TEXTE SOURCE ▸
———
On voit par là que l’élection ne fait pas d’Abram un modèle de vertu par un coup de baguette magique. On l’a dit, l’appel de Dieu nous met en mouvement, c’est un chemin vers soi, et ce chemin passe par un ajustement des relations, toujours faussées par nos peurs et nos convoitises. On voit aussi que, si Dieu a parlé à Abram seul, c’est en réalité au couple que l’appel est lancé. On verra par la suite que l’un comme l’autre auront du mal à se rentrer ça dans la tête.
Pas de querelles entre nous
Abram repart donc, toujours avec sa femme, son neveu, ses serviteurs et tous ses biens, et il remonte jusqu’à Bethel, là où Dieu lui était apparu et où il avait déjà érigé un autel. Cette petite aventure lui a permis de devenir très riche (« à cause d’elle, on traita bien Abram qui reçut petit et gros bétail, ânes, esclaves et servantes, ânesses et chameaux »), et cette richesse, au lieu d’être une bénédiction, se révèle une source de conflits : le pays n’est pas assez grand pour deux. Les bergers d’Abram se disputent avec ceux de Loth, ça risque de dégénérer. C’est là qu’Abram fait preuve de sagesse : « Surtout, qu’il n’y ait pas de querelle entre toi et moi, entre tes bergers et les miens, car nous sommes frères ! N’as-tu pas tout le pays devant toi ? Sépare-toi donc de moi. Si tu vas à gauche, j’irai à droite, et si tu vas à droite, j’irai à gauche. »
———
CONSIGNES ▸
**a.** Les affirmations suivantes concordent-elles avec le texte source ? Répondez par oui ou non, en citant à chaque fois les mots décisifs du texte. (i) Dieu a parlé à Abram et à sa femme ensemble. (ii) Abram remonte jusqu’à Bethel. (iii) La richesse d’Abram se révèle une bénédiction.
**b.** D’après le texte source, avec qui les bergers d’Abram se disputent-ils ?
**c.** Recopiez le texte source depuis « On voit par » jusqu’à « dans la tête. » inclus.

DONNÉES FOURNIES ▸
———
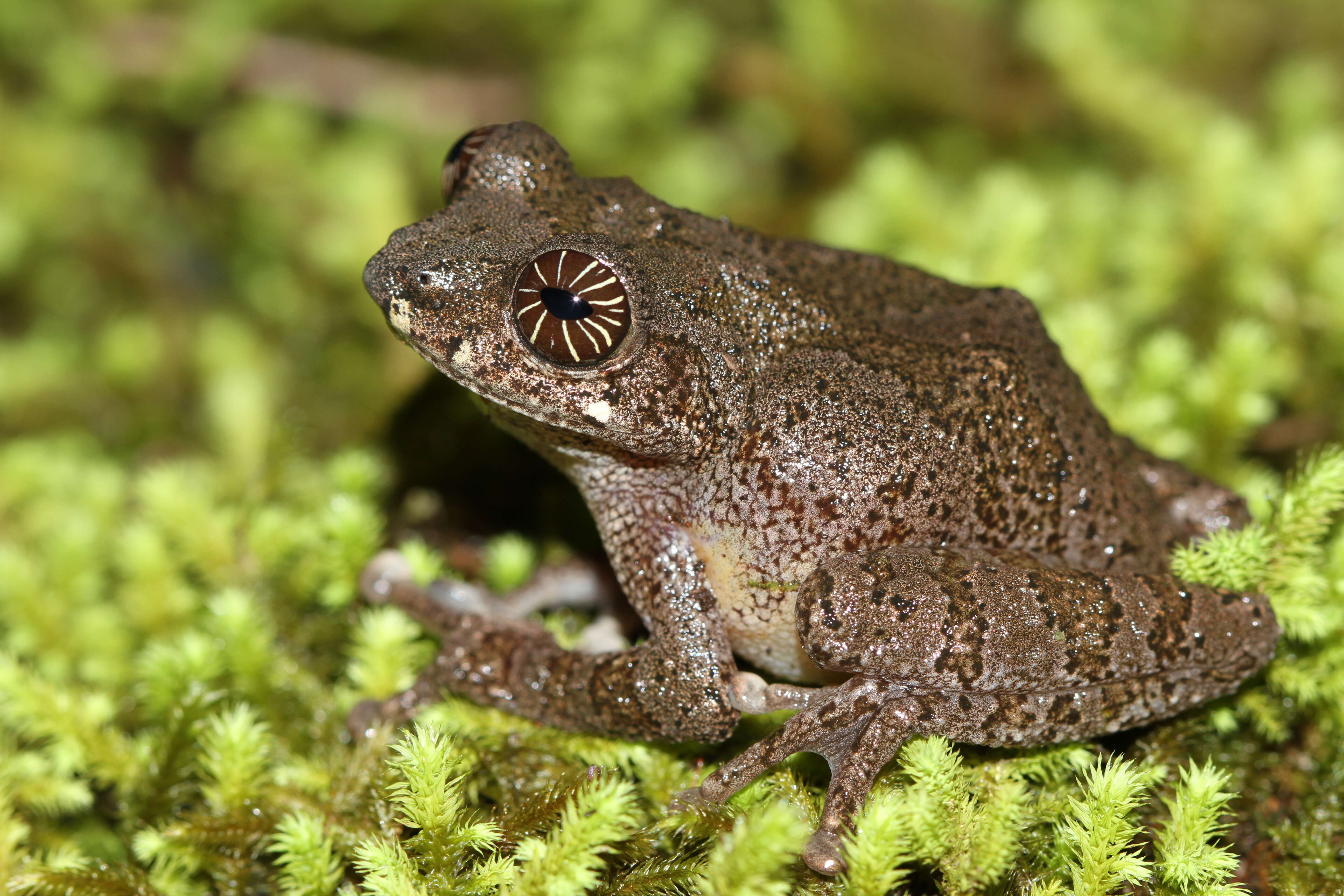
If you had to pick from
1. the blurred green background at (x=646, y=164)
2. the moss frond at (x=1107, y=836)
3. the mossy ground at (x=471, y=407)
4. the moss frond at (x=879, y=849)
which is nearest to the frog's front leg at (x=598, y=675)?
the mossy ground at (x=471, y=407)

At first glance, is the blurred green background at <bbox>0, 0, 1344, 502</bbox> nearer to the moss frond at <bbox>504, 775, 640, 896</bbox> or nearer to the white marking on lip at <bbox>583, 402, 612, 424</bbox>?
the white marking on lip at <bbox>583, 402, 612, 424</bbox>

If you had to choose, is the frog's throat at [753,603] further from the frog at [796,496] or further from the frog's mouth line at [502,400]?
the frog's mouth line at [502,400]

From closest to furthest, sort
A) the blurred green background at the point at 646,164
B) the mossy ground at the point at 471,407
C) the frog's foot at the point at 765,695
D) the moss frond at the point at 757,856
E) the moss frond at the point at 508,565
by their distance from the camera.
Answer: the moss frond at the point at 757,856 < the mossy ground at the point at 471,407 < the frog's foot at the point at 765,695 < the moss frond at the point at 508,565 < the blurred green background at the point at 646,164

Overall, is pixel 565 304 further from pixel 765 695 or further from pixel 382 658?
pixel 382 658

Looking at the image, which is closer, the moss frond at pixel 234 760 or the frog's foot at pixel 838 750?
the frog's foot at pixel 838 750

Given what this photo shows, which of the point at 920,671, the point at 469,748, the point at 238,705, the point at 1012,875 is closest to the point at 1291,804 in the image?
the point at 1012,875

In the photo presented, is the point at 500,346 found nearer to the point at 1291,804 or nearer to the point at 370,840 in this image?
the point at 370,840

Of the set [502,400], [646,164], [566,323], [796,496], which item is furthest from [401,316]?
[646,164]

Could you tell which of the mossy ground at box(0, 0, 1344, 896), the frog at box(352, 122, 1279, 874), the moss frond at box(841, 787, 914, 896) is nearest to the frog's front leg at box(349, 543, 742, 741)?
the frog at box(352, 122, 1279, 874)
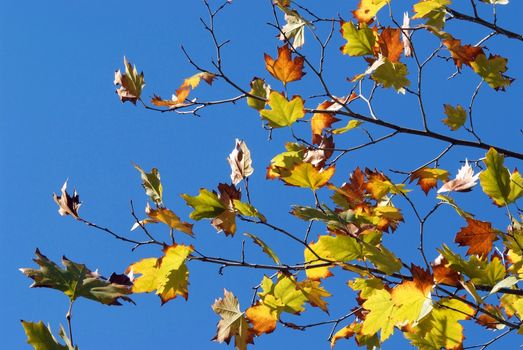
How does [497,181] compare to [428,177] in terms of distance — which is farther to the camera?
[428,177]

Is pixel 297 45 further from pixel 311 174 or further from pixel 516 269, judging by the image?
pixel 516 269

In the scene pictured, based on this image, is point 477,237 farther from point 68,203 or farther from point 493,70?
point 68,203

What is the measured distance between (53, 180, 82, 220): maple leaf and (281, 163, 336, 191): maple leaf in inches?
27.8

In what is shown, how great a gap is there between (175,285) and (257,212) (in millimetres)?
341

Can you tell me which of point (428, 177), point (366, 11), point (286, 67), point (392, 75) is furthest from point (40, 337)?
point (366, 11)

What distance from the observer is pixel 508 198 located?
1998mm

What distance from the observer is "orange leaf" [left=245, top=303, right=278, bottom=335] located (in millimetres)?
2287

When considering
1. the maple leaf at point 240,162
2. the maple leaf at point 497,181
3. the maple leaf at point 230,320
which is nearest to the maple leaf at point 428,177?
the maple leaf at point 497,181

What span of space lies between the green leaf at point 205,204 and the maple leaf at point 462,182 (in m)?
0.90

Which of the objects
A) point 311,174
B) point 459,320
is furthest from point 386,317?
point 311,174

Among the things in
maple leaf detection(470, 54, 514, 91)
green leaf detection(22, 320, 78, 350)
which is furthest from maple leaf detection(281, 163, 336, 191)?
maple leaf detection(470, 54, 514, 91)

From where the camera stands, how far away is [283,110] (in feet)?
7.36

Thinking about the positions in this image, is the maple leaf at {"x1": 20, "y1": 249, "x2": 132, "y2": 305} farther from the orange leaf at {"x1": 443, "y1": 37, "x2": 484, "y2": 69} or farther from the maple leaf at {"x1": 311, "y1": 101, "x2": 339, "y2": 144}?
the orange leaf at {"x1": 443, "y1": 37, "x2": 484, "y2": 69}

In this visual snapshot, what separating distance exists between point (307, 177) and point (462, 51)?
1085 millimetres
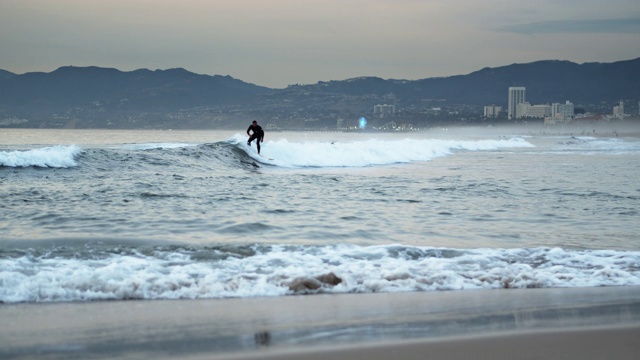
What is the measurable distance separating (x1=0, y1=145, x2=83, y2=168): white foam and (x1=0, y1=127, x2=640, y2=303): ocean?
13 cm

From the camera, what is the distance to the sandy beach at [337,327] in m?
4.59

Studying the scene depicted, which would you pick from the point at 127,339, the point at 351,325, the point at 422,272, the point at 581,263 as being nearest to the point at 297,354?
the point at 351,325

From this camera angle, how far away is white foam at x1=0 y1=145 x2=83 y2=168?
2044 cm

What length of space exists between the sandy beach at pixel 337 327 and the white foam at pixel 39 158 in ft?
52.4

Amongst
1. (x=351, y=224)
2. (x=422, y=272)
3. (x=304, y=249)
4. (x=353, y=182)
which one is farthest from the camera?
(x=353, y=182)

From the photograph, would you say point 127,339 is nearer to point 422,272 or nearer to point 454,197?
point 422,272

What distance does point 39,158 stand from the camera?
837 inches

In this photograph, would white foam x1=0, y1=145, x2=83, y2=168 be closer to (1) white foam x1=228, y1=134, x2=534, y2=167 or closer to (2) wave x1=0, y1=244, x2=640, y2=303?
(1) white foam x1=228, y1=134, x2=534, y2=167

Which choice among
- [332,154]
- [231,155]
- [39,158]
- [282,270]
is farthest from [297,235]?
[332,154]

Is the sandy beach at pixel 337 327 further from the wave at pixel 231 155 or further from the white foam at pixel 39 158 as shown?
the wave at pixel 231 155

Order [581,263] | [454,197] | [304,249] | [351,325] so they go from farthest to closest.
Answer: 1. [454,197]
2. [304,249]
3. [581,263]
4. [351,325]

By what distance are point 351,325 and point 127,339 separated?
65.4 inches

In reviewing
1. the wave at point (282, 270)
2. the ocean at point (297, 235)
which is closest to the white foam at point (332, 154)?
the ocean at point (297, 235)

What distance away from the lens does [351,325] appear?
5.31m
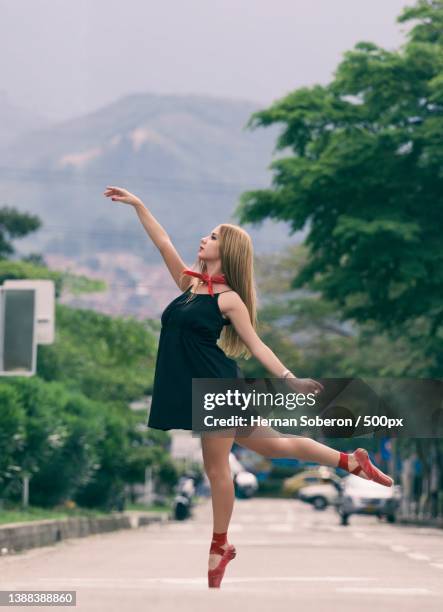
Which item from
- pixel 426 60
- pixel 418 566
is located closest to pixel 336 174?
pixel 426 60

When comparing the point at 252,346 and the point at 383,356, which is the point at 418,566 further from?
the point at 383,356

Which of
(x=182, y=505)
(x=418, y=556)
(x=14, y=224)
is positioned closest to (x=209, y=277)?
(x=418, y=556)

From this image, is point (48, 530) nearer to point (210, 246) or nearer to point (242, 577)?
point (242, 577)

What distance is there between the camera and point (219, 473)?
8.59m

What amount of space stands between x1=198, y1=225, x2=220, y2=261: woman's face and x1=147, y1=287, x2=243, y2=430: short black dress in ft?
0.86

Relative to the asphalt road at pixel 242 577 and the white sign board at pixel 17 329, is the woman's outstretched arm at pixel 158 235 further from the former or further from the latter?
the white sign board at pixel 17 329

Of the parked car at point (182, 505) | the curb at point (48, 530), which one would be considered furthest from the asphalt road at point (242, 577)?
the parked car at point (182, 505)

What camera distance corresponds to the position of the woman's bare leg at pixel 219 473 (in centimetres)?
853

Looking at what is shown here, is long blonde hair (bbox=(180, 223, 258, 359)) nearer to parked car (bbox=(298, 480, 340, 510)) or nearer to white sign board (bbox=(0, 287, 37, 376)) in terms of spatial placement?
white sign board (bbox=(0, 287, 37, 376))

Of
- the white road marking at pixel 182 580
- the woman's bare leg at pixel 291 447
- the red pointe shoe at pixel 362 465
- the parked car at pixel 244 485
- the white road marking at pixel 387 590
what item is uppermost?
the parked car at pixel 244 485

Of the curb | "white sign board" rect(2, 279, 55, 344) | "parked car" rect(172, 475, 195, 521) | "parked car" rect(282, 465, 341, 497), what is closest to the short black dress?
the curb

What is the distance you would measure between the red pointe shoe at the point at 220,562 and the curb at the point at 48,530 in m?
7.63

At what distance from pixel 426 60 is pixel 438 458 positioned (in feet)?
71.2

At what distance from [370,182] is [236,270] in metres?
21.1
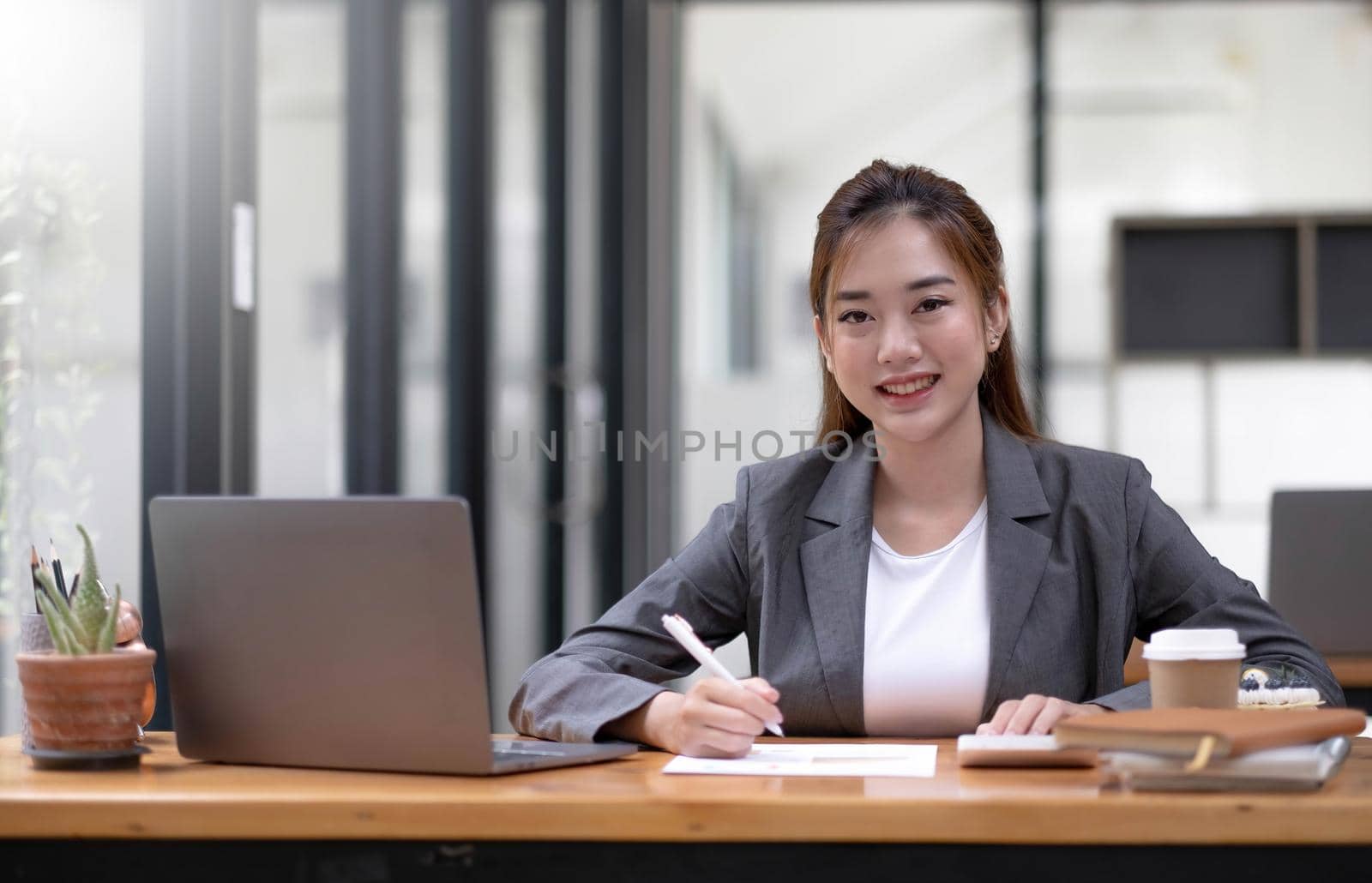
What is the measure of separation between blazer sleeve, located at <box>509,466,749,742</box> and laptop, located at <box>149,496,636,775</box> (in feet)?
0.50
———
RÉPONSES ▸
**a.**
(i) Non : « si Dieu a parlé à Abram seul »
(ii) Oui : « il remonte jusqu’à Bethel »
(iii) Non : « au lieu d’être une bénédiction, se révèle une source de conflits »

**b.** Avec ceux de Loth.

**c.**
On voit par là que l’élection ne fait pas d’Abram un modèle de vertu par un coup de baguette magique. On l’a dit, l’appel de Dieu nous met en mouvement, c’est un chemin vers soi, et ce chemin passe par un ajustement des relations, toujours faussées par nos peurs et nos convoitises. On voit aussi que, si Dieu a parlé à Abram seul, c’est en réalité au couple que l’appel est lancé. On verra par la suite que l’un comme l’autre auront du mal à se rentrer ça dans la tête.